Bedknobs and Broomsticks
What parents need to know
Parents Need to Know
Parents need to know that this classic Disney movie, re-released for its 25th anniversary, is more than two hours long and better suited for longer attention spans or partial viewings. The framework of the movie -- World War II, Nazi invasions, and bombings in London -- is about as un-child-friendly as it gets, but the film manages to take a lighthearted approach. Main characters never seem frightened by the war or soldiers, though the children talk briefly about losing their parents to the war. The climax of the film involves a drawn-out battle between the main character and a small group of invading Nazis in which the enemy soldiers wield swords and machine guns against her.

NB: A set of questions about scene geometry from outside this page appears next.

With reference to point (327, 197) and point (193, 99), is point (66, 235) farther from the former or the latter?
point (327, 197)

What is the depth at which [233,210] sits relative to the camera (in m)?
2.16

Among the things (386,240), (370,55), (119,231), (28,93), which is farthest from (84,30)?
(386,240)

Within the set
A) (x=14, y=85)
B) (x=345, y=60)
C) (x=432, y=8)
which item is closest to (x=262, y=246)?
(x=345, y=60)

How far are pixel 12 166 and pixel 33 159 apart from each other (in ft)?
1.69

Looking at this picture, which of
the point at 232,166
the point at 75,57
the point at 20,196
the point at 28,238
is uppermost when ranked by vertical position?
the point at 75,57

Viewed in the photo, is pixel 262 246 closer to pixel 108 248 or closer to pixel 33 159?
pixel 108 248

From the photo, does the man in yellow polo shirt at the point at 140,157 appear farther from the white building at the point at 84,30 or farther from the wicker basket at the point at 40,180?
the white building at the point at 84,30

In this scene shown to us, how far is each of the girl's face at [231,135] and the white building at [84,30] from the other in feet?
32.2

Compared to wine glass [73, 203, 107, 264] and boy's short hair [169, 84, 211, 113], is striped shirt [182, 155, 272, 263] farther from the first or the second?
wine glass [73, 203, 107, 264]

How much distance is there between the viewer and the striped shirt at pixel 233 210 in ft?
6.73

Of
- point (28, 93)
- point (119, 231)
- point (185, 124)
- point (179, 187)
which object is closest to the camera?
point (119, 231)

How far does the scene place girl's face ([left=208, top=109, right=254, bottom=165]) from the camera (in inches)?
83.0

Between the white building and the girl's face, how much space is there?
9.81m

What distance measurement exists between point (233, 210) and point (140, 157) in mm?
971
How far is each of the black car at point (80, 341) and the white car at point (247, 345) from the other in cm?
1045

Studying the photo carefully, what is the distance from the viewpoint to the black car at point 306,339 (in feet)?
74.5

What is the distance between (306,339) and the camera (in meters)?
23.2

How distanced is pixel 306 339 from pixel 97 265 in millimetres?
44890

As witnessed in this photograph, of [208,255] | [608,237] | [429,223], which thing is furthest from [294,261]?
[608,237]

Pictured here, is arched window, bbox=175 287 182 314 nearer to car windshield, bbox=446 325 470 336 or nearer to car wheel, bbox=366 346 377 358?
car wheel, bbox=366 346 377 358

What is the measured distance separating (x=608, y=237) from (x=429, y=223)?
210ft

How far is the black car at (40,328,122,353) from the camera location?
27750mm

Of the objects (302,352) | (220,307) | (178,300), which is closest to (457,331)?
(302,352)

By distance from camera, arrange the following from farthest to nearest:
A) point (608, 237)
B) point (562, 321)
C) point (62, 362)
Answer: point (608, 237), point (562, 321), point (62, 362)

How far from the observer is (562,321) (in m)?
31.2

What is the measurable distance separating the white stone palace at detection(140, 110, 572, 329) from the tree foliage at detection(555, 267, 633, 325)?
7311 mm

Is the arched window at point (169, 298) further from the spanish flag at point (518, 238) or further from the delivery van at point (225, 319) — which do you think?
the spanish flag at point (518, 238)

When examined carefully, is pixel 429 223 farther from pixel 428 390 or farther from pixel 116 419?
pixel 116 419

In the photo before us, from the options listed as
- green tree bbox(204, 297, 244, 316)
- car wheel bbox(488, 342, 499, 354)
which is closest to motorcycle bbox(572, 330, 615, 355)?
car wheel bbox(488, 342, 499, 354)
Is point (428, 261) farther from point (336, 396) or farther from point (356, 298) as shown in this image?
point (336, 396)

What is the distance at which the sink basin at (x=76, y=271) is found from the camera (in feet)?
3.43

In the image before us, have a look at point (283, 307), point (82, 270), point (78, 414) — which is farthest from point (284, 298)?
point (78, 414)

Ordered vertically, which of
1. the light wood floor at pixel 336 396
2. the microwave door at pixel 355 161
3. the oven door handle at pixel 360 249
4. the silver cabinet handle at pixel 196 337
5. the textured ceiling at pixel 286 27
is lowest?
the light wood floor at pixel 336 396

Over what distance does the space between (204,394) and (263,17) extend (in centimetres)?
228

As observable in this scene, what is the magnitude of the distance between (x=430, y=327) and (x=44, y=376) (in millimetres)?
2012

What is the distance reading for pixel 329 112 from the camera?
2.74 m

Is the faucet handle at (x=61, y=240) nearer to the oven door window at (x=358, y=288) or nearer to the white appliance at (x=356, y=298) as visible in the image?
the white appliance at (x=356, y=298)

Despite this apparent violence, no blood is shed, no one is hurt, and the main character retains a smile throughout the entire battle.
What's the story?
Based on the book by Mary Norton (also the author of The Borrowers), this is the story of three children evacuated from London during World War II who find themselves looked after by an apprentice witch, Miss Price (Angela Lansbury). The witch has plans to save England from the Nazis by casting a special spell, which she awaits from the post office. When she receives word that the special spell will not arrive because her witchcraft correspondence college has been closed, she enchants a bedknob and, along with the children, travel by brass bed to London and eventually to the animated world of Naboombu, to find the spell. The children -- Charlie (Ian Weighill), Carrie (Cindy O'Callaghan), and Paul (Roy Snart) -- help Miss Price and her professor, Emelius Browne (David Tomlinson) wrest the spell from the rough-and-tumble animated creatures of Naboombu and then return to the real world to fight off an enemy invasion. Afterward, Miss Price retires from witchcraft and Professor Browne joins the army, but it is clear they have become a family.
Is it any good?
Like many classic Disney movies, including Mary Poppins, the more dynamic parts of BEDKNOBS AND BROOMSTICKS are interspersed with less compelling scenes, at least for young children. Several scenes focus entirely on adults, including a melancholy song by Miss Price about the benefits of being single, which might lose the attention of the youngest viewers. The animated portion on the island of Naboombu is lots of fun, though. Kids and adults will enjoy the exaggerated characters and their comic shenanigans as they compete in a vigorous soccer match.
But the dance routine in the middle of the movie and the dramatic final battle scene go on too long for even more developed attention spans. Also, the war-time theme and occasional sexist remarks make this film feel dated. Overall, this is a mild, family-oriented comedy about the ability of individuals to make a big difference.
Families can talk about...
Families can talk about the difference between fantasy and reality, since it may not be clear to many kids.
Talk about magic. What kind of magic do you wish you could perform and why?
Families can talk about what makes a movie scary besides the story. How does the music or the lighting make you feel?
Families can talk about language and accents. Did you find it difficult to understand the British accents? What other kinds of accents are you familiar with?